The letter Kerry sent to the department's inspector general earlier this week asked for the review and called it critical to "preserve a full and complete record of American foreign policy" and for the U.S. public to have access to that information. Among the questions he outlined were how best to retain records in light of changing technology, the agency's global presence and increasing demands from Congress.

State Department spokesman Jeff Rathke told reporters Friday the review would include the archiving of emails as well as Freedom of Information Act and congressional inquiries. He said it was not specific to Clinton, a likely presidential candidate who has been dogged by questions since it became clear she didn't use a government email account while in office and only provided the State Department with copies of work-related emails late last year.

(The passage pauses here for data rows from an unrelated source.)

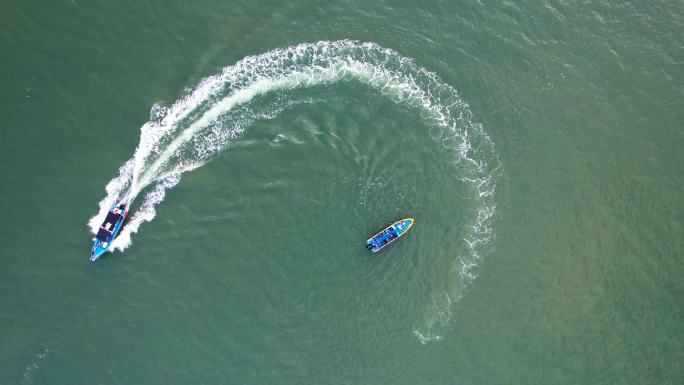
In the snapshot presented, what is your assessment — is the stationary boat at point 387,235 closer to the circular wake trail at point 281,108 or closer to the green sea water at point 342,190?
the green sea water at point 342,190

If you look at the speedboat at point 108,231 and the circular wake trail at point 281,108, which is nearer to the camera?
the speedboat at point 108,231

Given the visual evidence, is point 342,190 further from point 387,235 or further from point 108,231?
point 108,231

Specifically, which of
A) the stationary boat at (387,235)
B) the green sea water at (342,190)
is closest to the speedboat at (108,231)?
the green sea water at (342,190)

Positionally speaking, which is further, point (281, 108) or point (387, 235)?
point (281, 108)

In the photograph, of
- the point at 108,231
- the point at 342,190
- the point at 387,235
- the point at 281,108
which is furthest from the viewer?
the point at 281,108

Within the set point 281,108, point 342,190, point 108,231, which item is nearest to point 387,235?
point 342,190

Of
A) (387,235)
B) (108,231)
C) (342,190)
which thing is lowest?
(387,235)

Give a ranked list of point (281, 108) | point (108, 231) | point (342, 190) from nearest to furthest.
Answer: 1. point (108, 231)
2. point (342, 190)
3. point (281, 108)
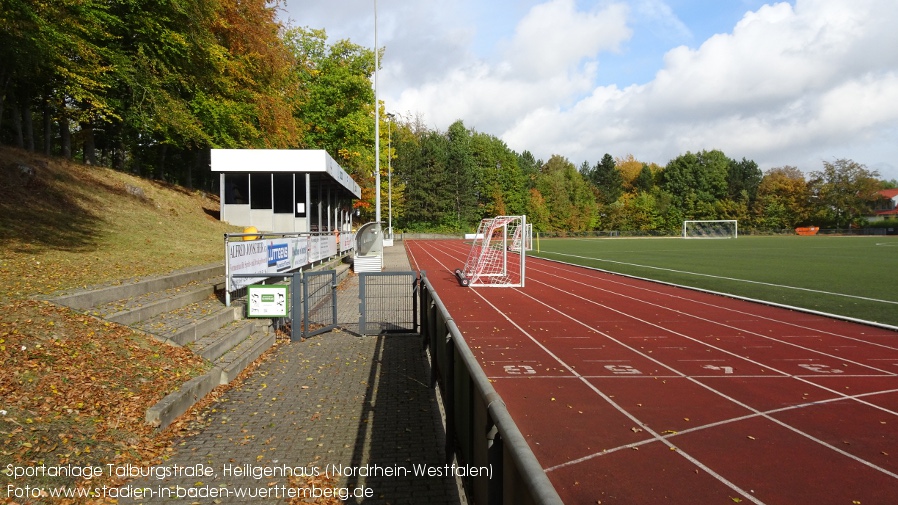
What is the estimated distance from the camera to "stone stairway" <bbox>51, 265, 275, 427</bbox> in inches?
248

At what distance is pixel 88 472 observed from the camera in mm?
4141

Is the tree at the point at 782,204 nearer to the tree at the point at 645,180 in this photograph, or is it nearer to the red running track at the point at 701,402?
Result: the tree at the point at 645,180

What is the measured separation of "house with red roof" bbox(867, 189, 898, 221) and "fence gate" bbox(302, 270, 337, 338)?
10418cm

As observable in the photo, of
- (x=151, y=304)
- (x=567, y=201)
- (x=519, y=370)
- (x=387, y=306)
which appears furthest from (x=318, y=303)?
(x=567, y=201)

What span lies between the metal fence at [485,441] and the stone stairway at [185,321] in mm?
2940

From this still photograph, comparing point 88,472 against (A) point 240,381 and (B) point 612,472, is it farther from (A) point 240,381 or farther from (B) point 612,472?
(B) point 612,472

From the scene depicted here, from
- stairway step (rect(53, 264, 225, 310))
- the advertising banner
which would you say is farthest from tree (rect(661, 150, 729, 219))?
stairway step (rect(53, 264, 225, 310))

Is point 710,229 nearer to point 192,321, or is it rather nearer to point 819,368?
point 819,368

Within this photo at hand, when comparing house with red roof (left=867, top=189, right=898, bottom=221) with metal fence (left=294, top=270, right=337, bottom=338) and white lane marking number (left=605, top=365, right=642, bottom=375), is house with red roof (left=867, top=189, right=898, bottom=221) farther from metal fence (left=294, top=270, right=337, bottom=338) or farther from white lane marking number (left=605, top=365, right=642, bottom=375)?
metal fence (left=294, top=270, right=337, bottom=338)

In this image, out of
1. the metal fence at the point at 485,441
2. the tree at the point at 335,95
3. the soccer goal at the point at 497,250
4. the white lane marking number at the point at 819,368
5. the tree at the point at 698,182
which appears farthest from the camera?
the tree at the point at 698,182

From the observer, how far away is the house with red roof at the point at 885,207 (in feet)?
296

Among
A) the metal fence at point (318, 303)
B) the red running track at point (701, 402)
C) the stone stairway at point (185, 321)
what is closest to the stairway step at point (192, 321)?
the stone stairway at point (185, 321)

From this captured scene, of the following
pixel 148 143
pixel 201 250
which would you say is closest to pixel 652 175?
pixel 148 143

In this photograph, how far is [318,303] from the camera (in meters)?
11.7
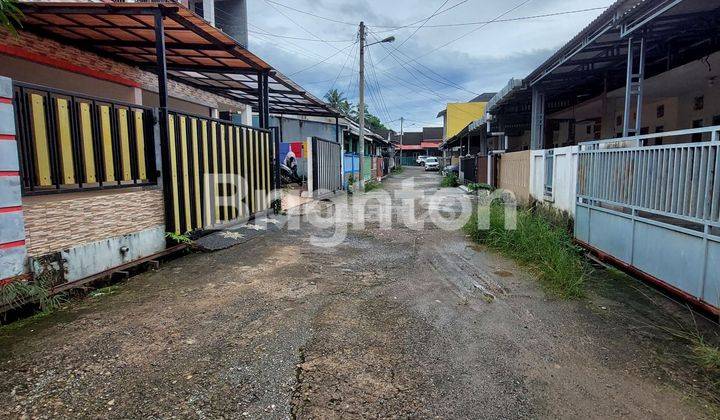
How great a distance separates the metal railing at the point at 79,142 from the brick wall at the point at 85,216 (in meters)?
0.14

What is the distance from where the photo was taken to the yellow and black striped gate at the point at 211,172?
5.34m

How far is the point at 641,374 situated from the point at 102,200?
5.13 meters

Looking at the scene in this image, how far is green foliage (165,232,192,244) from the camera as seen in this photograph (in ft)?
17.0

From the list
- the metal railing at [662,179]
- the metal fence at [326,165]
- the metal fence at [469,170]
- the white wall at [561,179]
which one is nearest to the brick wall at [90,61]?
the metal fence at [326,165]

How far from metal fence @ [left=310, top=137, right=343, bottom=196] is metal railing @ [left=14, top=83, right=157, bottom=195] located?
7350 millimetres

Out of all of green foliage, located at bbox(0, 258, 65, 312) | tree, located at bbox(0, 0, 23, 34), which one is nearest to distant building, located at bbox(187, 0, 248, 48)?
tree, located at bbox(0, 0, 23, 34)

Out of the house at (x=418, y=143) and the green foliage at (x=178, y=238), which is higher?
the house at (x=418, y=143)

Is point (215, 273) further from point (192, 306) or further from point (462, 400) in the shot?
point (462, 400)

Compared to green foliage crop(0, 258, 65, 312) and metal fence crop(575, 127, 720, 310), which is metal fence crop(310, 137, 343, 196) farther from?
green foliage crop(0, 258, 65, 312)

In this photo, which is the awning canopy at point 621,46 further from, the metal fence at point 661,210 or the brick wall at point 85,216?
the brick wall at point 85,216

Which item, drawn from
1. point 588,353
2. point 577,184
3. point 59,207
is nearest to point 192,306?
point 59,207

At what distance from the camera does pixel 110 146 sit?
14.6 ft

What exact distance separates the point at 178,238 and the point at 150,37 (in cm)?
356

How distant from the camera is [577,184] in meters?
6.07
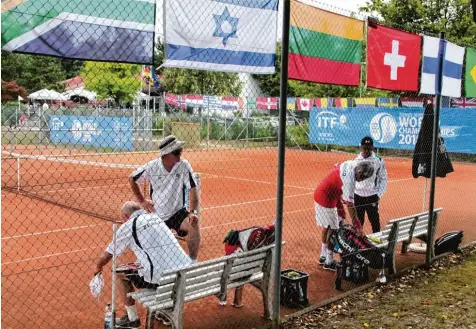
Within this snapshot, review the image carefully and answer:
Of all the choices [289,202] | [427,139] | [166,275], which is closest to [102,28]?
[166,275]

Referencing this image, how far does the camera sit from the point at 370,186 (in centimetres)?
766

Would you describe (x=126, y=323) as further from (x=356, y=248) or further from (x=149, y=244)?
(x=356, y=248)

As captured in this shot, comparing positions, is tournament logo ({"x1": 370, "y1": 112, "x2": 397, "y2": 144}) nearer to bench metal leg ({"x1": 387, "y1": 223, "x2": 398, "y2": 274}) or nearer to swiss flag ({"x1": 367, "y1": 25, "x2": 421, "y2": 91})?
swiss flag ({"x1": 367, "y1": 25, "x2": 421, "y2": 91})

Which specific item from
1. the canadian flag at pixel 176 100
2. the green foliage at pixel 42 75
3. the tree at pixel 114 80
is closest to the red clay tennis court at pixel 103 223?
the tree at pixel 114 80

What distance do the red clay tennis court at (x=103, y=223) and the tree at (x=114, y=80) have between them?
7.18m

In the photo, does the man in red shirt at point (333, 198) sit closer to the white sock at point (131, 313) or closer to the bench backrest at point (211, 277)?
the bench backrest at point (211, 277)

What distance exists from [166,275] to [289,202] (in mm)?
8779

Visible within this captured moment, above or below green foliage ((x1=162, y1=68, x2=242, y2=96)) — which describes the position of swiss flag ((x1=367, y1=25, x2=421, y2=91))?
below

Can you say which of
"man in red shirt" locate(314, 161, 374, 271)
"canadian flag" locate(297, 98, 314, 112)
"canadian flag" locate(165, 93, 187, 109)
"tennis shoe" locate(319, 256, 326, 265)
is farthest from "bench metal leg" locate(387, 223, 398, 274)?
"canadian flag" locate(165, 93, 187, 109)

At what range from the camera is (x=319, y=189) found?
23.6ft

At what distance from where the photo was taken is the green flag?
28.6 ft

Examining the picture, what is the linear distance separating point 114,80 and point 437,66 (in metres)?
21.5

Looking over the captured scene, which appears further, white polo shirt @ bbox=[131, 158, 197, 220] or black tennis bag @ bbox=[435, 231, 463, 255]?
black tennis bag @ bbox=[435, 231, 463, 255]

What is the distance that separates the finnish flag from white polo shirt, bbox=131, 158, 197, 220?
3.65m
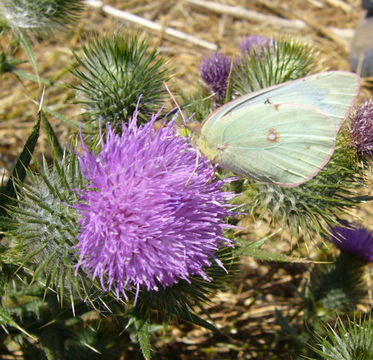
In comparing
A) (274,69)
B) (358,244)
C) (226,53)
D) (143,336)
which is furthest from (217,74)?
(226,53)

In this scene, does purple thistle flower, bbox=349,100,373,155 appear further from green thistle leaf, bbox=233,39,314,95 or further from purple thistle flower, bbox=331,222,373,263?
purple thistle flower, bbox=331,222,373,263

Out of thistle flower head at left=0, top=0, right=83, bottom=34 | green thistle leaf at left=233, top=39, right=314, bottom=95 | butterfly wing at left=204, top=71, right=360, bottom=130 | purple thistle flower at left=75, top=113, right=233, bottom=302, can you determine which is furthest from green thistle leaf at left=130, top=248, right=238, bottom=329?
thistle flower head at left=0, top=0, right=83, bottom=34

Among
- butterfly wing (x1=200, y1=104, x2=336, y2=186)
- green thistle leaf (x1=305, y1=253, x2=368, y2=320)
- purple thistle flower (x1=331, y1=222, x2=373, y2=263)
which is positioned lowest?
green thistle leaf (x1=305, y1=253, x2=368, y2=320)

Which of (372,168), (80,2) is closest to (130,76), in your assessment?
(80,2)

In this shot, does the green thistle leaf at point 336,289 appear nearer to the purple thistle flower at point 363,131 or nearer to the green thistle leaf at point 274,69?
the purple thistle flower at point 363,131

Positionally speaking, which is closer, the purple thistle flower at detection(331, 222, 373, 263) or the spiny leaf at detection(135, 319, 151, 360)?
the spiny leaf at detection(135, 319, 151, 360)

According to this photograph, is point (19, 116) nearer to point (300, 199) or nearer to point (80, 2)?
point (80, 2)

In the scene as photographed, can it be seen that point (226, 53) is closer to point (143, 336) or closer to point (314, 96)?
point (314, 96)
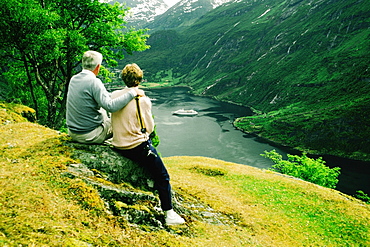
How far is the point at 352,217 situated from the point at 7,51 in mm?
26445

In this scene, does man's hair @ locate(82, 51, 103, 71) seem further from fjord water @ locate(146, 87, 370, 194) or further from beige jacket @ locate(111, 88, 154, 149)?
fjord water @ locate(146, 87, 370, 194)

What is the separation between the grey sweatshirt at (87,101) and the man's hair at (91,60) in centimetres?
17

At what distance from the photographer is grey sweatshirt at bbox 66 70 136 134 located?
6.78 metres

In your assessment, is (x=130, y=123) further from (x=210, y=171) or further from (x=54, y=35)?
(x=210, y=171)

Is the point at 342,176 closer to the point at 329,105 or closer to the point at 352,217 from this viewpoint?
the point at 352,217

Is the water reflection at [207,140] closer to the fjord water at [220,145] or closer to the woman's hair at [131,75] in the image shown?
the fjord water at [220,145]

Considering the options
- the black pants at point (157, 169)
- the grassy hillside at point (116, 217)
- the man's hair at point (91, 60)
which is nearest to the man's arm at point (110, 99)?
the man's hair at point (91, 60)

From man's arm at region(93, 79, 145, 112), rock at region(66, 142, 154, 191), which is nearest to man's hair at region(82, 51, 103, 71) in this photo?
man's arm at region(93, 79, 145, 112)

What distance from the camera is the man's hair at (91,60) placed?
7.06 metres

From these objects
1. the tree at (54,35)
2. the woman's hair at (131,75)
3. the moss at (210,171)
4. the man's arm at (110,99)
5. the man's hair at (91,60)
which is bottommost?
the moss at (210,171)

The full trove of Clinton emails will be published on a website after they are reviewed. She says they contain no classified information. The State Department says emails pertaining to a congressional panel's examination of the deadly 2012 attack on a U.S. diplomatic facility in Benghazi, Libya, will be released in advance of the others.

In the letter, Kerry said his department has undertaken significant efforts to promote preservation and transparency, including through better technology and training of staff. But he said the burden was significant, with more than 18,000 FOIA requests arriving each year that put a "significant strain" on diplomats whose main job is the advancement of U.S. foreign policy. In addition, he said, congressional investigations and requests have "greatly increased."

Kerry also didn't mention Clinton specifically, but noted that officials were "facing challenges regarding our integration of recordkeeping technologies and the use of nongovernment systems by some department personnel to conduct official business."

He asked Inspector General Steve Linick to make several recommendations. They range from how to make improvements across more than 280 diplomatic posts worldwide to ways to streamline efforts to preserve appropriate documents. Kerry questioned whether the agency has even the resources and tools necessary to meet its obligations.

The State Department has particularly struggled with the backlog of public records requests. Some have languished for years without being met.